12 avril 2009
Après le passage d'un front qui a secoué les solitaires, la flotte continue de débouler sous spi à vive allure au large de Madère. Où chacun mijote sa tambouille dans son coin.
Vendredi, la Transat BPE a donc perdu l'un de ses favoris: Eric Drouglazet qui a jeté l'éponge, hier, suite à une panne généralisée d'électronique à bord de son monotype. Sans énergie, plus de pilote automatique, plus d'infos météos. Plus de transat surtout. Pour le Névézien, le coup est rude car il espérait -et son sponsor aussi- beaucoup de cette course. «Après la Transat ag2r où on s'est rentré dedans avec Nico Troussel, puis mon accident de scooter sur une des étapes de la Cap Istanbul, j'ai la scoumoune. Tout part en vrille depuis quelque temps. J'ai les boules».
«J'ai failli passer à la baille»
Mais que s'est-il passé au large des côtes portugaises? Le skipper de «Luisina» l'a raconté, hier, à la vacation. Il était sous spi dans un vent soutenu lorsqu'une rafale à 47 noeuds a tout fichu par terre. «J'ai voulu affaler mon spi lourd mais le bateau a enfourné sous une grosse vague. Comme j'avais ouvert le capot (ndlt: pour ranger son spi), l'étrave s'est enfoncée vraiment profond... l'eau est rentrée et le bateau a sanci». Son Figaro se retrouve incliné à 30°, les deux safrans hors de l'eau: «Oui, j'ai failli passer à la baille. J'ai été expulsé à l'arrière du bateau, éjecté dans la filière arrière qui n'a pas cassé. Le spi était gonflé sous l'eau, ça a chargé le bateau». Heureusement, le spi finit par exploser, permettant au monotype de retrouver une assiette normale.
Suivi par Argos
Pendant deux heures, Drouglazet vide l'eau qui a envahi le bord. «Il y avait un mètre d'eau dedans, soit 2.000 à 3.000 litres». Puis, il tente de sécher les cartes électriques, de réparer les pilotes. En vain. Tout son système électrique est complètement noyé. Drouglazet se rend à l'évidence: il ne peut pas traverser l'Atlantique dans ces conditions-là et doit abandonner. «Je vais mettre le cap sur la Bretagne et naviguer à l'ancienne», explique-t-il dans un premier temps. En fait, il va remonter jusqu'au cap Finisterre où il décidera de poursuivre seul ou en équipage cette remontée. Même s'il n'a pas de sextant à bord, le skipper de «Luisina» est suivi par la direction de course via sa balise Argos qui transmet régulièrement sa position.

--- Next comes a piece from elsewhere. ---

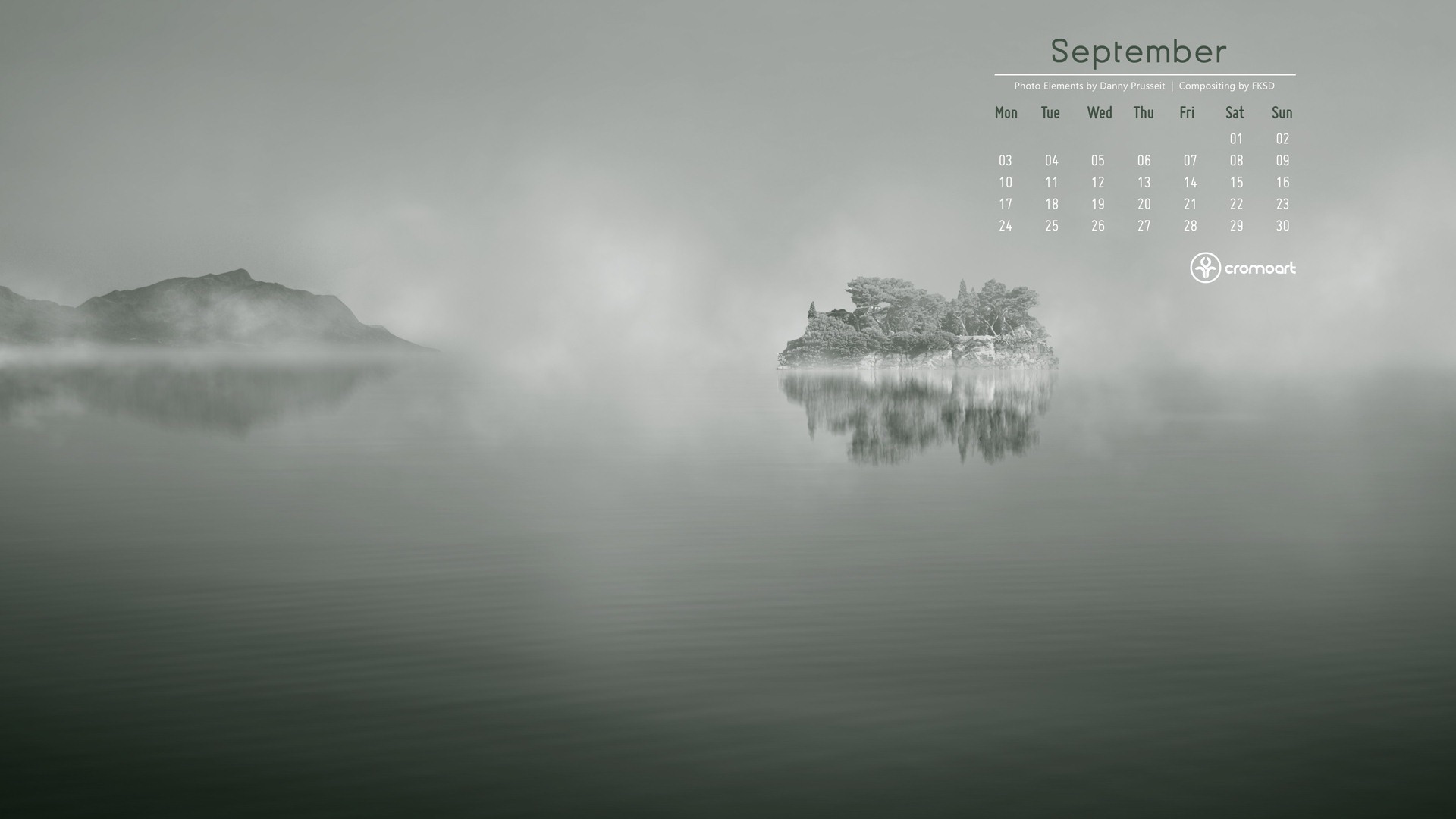 2012年9月 月曆壁紙(二) #20 - 1920x1080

Qui voit Madère... regarde derrière
Pendant ce temps, la course continue. Et ce passage de front en a fait souffrir plus d'un: Troussel a pris 55 noeuds dans un grain et cassé son antenne VHF (qui bloque sa girouette); Tripon s'est fait un cocotier la nuit; Le Gal s'est pris un bout dans la quille et a dû faire marche arrière dans 35 noeuds de vent. Hier, dans des conditions plus maniables, tout le monde filait sous spi dans un régime de nord compris entre 20 et 25 noeuds. Au sud (Tabarly, Morvan, Gabart), au centre (Troussel, Véniard), à l'ouest (où Hardy et Chabagny mènent la danse), chacun croit dur comme fer à son option. Au large de Madère, impossible de savoir qui détient la vérité. Et de se souvenir du scénario de la dernière Transat ag2r, où les leaders à Madère n'étaient plus les mêmes à Saint-Barth'. Cette Transat BPE ne fait que commencer...
LE POINTAGE HIER À17H30
1. Adrien Hardy (Agir Recouvrement) à 2.550 milles de l'arrivée; 2. Thierry Chabagny (Suzuki Automobiles) à 13,9 milles du premier; 3. Nicolas Troussel (Financo) à 19,6m; 4. Gérald Véniard (Macif) à 25m; 5. Erwan Tabarly (Athema) à 44,4m; 6. Gildas Morvan (Cercle Vert) à 47,2m; 7. François Gabart (Espoir Région Bretagne) à 52,2m; 8. Franck Le Gal (Lenze) à 59,8m; 9. Armel Tripon (Gédimat) à 67,7m; 10. Isabelle Joschke (Synergie) à 73,3m; 11. Yannig Livory (Cint 56) à 141,4m; 12. Victor Jean-Noël (Pays Marie-Galante) à 156m; 13. Louis-Maurice Tannyères (Nanni Diesel) à 184m. Abandon: Eric Drouglazet (Luisina).